=== Questions ===
1) Answer these questions using the editorial on football and brain damage:
(a) At what age did Mike Webster die?
(b) How much did the NFL pay to settle the lawsuit brought by former players?
(c) How much has the league given to the National Institutes of Health to study the issue?
2) Name every person identified by name in the editorial on football and brain damage.
3) Extend the editorial on football and brain damage past its final sentence.

EDITORIAL: Football's link to brain damage

If you join tens of millions of other Americans today by turning on a football game, think for a moment about Mike Webster, the tough-guy center who anchored the great Pittsburgh Steelers teams of the 1970s.

Think of Iron Mike especially if you're the parents of kids who aspire to emulate their heroes.

Webster is one focus of "League of Denial," a PBS-Frontline documentary that aired last week about head injury and dementia among retired football players. Webster died in 2002, broken at age 50 in Pittsburgh.

Pathologist Bennet I. Omalu, then working in the Allegheny County coroner's office, discovered why Webster in his final days could no longer remember his way to the grocery store and slept in his car: chronic traumatic encephalopathy, a degenerative brain disease linked to repeated hits to the head.

The National Football League has reacted by attacking its critics, and failing to acknowledge the connection between head trauma suffered by some gladiators who play the game that America so loves, and dementia later in life.

Even after the NFL paid $765 million to settle a lawsuit brought by former players, NFL Commissioner Roger Goodell said, "There was no recognition that anything was caused by football."

The league trumpets $30 million it has given to the National Institutes of Health to study the issue. It has changed rules to reduce concussions. But collision is part of the sport. Only so much can be done. We certainly don't urge an end to football.

Professional football players are adults who are well paid and are represented by lawyers, agents and a union. They know the risks. Kids are another story.

=== The data ===
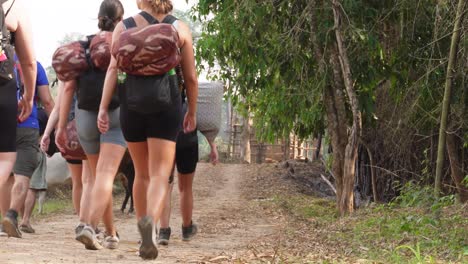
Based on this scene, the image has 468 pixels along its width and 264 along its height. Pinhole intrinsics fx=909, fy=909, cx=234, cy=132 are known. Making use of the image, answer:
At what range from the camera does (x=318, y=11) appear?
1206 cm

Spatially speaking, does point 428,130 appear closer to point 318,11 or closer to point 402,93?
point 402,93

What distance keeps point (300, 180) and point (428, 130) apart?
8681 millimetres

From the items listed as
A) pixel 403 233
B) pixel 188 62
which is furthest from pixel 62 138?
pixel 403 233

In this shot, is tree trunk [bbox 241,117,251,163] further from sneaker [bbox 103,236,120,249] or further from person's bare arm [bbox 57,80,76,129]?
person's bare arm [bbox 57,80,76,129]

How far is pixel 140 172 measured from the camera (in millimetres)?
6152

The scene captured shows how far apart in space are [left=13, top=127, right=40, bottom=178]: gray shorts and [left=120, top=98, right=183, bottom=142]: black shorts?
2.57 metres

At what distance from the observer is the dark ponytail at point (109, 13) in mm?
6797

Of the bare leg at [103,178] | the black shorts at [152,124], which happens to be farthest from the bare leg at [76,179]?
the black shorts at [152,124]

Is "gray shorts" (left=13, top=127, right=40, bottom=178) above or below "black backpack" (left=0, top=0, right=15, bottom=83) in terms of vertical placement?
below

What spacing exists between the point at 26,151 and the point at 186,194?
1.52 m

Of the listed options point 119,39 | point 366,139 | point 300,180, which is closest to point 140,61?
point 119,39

---

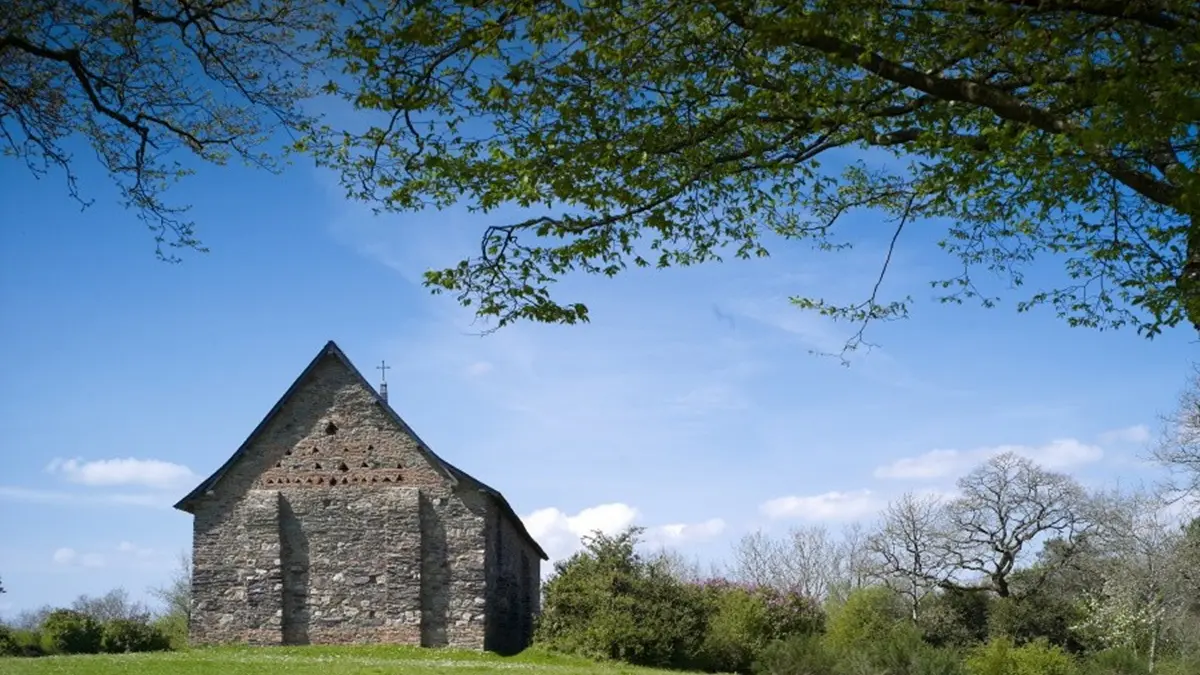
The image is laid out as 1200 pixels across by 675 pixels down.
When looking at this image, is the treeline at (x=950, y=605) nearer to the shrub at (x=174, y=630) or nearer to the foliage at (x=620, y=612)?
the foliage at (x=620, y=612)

==

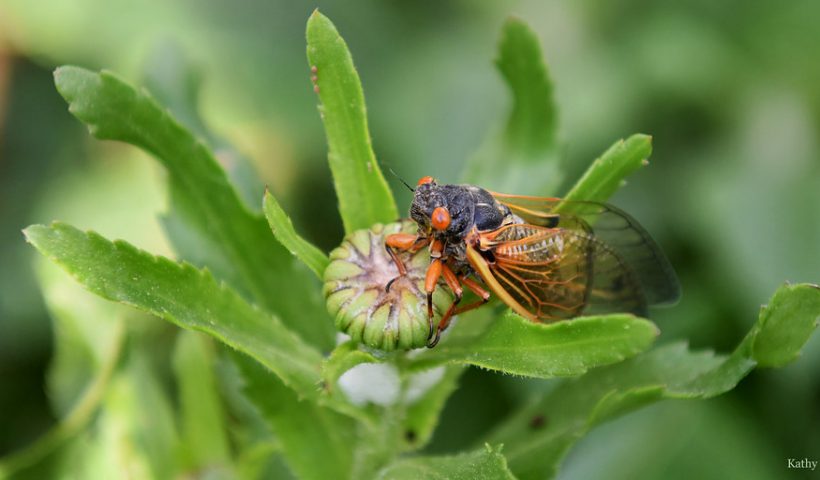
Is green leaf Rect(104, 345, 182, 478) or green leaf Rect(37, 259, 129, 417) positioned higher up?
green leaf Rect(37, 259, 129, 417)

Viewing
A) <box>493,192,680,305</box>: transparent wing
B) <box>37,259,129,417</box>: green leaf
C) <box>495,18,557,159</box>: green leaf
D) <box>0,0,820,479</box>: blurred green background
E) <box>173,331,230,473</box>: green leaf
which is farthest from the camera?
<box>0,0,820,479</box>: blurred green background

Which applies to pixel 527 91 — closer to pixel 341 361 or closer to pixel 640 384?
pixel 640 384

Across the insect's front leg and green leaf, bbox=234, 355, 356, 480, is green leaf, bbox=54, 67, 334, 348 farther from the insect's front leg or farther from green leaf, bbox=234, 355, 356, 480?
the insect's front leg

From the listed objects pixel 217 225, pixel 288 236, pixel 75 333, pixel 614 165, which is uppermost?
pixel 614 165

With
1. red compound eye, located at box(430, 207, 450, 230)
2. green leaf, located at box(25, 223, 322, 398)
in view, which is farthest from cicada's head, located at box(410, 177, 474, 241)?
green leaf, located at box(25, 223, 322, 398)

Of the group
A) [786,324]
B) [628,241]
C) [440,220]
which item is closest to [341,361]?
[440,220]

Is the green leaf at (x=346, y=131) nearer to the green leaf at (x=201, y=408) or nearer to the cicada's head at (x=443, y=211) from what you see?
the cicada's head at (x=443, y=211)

=== Results ===
1)
(a) 50
(b) $765 million
(c) $30 million

2) Mike Webster, Bennet I. Omalu, Roger Goodell

3)
Dr. Robert Cantu, a Boston University School of Medicine neurosurgeon and an NFL consultant, has concluded that children under age 14 should not play tackle football. Parents should take note. A child's brain is a fragile thing.

Frontline based its documentary on reporting by brothers Steve Fainaru, who won a Pulitzer Prize for his Iraq coverage while working for The Washington Post, and Mark Fainaru-Wada, who helped break the BALCO steroid scandal. Their book, "League of Denial: The NFL, Concussions and the Battle for Truth," was published last week.

Ever attuned to the image of the sport, football executives undertook damage control as "League of Denial" aired. The national headquarters of Pop Warner football announced it had joined with other youth sports organizations and concussion specialists to "prevent and manage concussions among young athletes."

Pop Warner's statement says the NFL will be a partner in the effort, and the Sports Concussion Institute at UCLA's the School of Medicine will be involved, no doubt providing an air of legitimacy. It would have been nicely spun, if only executives who control the sport had made the gesture years earlier.